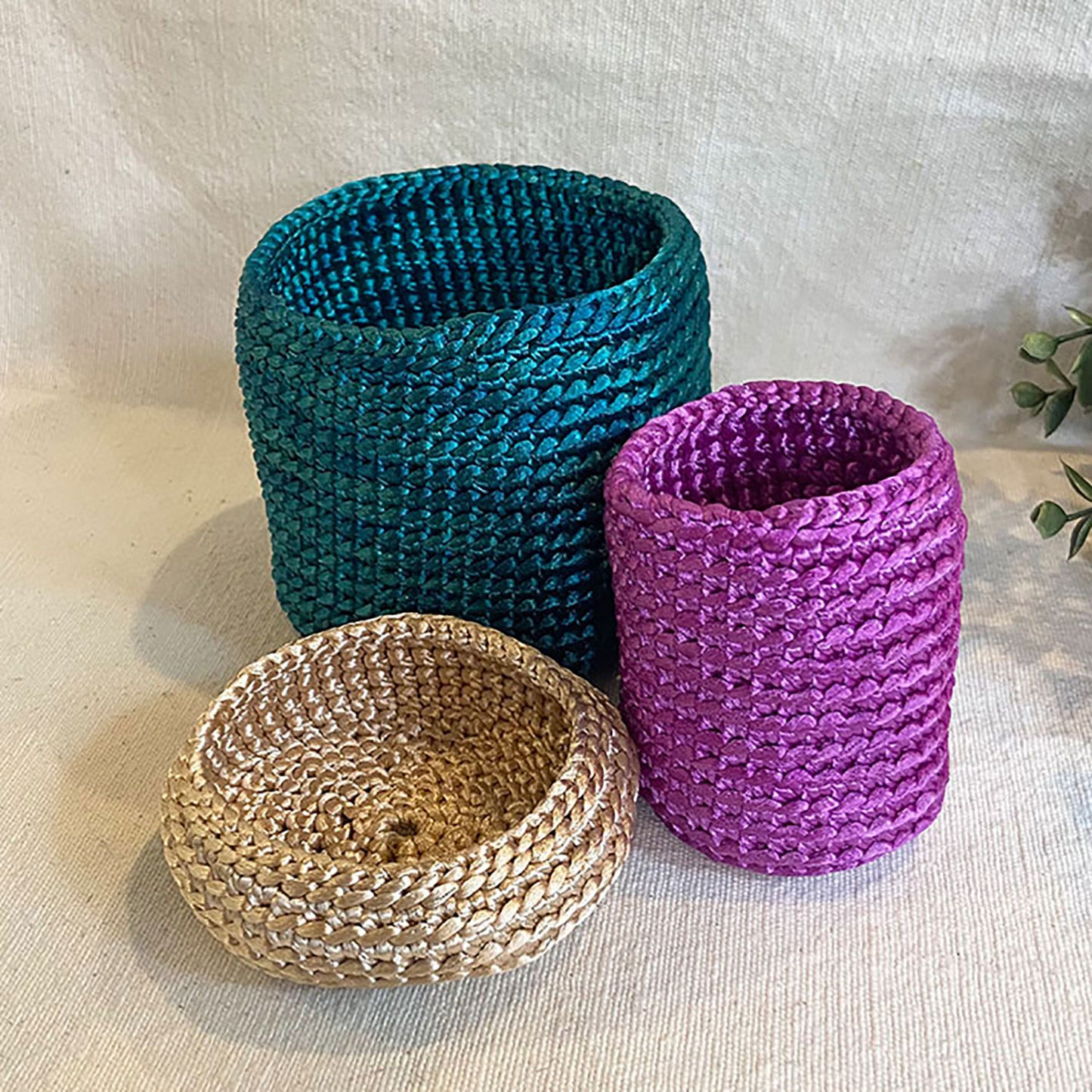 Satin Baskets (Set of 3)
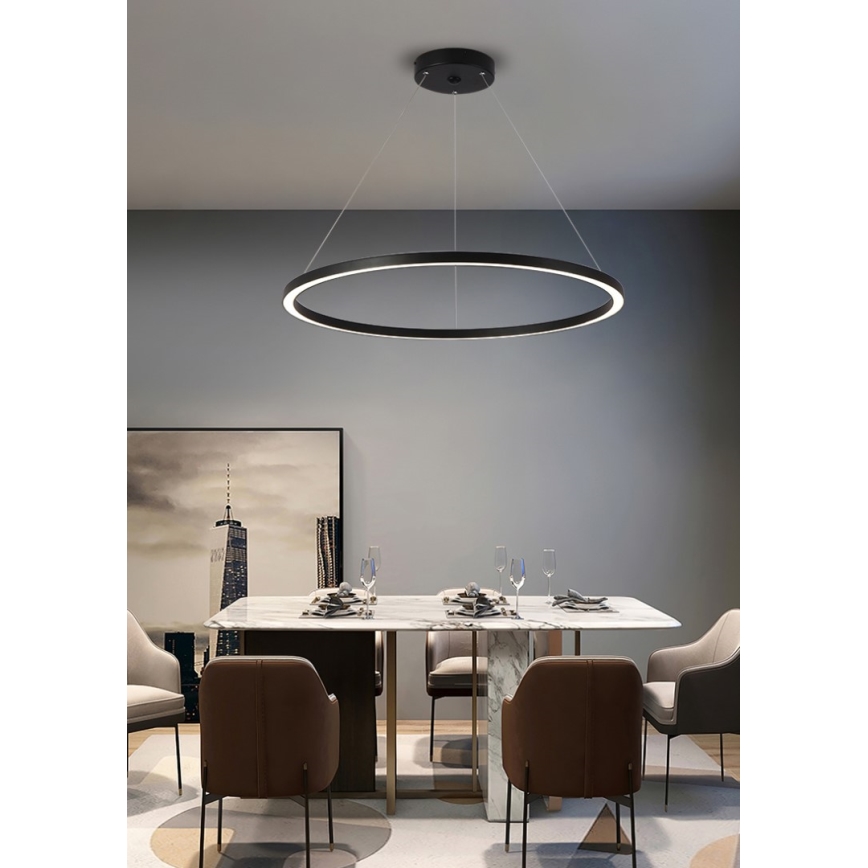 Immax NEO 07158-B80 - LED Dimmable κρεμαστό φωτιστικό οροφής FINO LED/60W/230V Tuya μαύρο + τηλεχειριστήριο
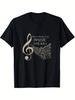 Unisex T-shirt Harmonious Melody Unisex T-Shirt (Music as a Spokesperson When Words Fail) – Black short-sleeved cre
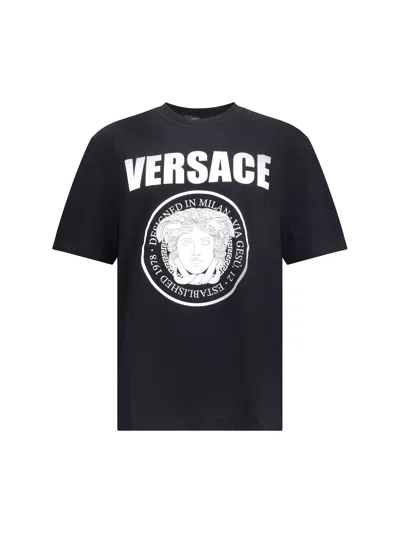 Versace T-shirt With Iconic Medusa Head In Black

▸ **GOAL OF THE EXERCISE**:
Keep the pictures out of your copy. Copy only the lines from the line that holds "Unisex T-shirt Harmonious" through the last line of the listing above, both included.

▸ **RESPONSE**:
 Unisex T-shirt Harmonious Melody Unisex T-Shirt (Music as a Spokesperson When Words Fail) – Black short-sleeved cre
 Versace T-shirt With Iconic Medusa Head In Black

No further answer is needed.